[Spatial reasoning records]
====================

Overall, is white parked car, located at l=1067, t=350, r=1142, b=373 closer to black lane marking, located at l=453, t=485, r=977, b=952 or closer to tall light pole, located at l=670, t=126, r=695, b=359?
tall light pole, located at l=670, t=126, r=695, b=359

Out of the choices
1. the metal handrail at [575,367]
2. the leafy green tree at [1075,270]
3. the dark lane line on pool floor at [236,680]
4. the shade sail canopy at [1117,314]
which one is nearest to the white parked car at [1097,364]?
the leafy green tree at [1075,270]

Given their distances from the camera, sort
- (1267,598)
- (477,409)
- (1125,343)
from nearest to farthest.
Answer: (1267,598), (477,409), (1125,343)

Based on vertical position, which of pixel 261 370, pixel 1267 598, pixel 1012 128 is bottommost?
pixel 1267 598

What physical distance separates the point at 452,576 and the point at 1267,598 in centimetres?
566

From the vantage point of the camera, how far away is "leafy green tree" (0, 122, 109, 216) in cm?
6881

====================

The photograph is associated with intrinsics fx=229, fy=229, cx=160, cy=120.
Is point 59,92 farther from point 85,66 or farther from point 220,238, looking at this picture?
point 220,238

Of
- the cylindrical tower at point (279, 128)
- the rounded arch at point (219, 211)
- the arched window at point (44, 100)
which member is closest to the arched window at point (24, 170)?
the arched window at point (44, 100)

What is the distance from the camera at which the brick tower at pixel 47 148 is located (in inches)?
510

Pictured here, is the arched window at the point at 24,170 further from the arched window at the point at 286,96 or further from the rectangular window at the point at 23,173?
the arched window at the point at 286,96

====================

• [Written exercise] Select every line of the items above that contains the word "camera", and copy those lines. Case counts.

• [Completed exercise]
Given their distances from the camera, sort
From the vantage point of the camera, how far away is "leafy green tree" (0, 122, 109, 216) in cm?
What is the distance from the camera at which the brick tower at pixel 47 148 is located (in inches)?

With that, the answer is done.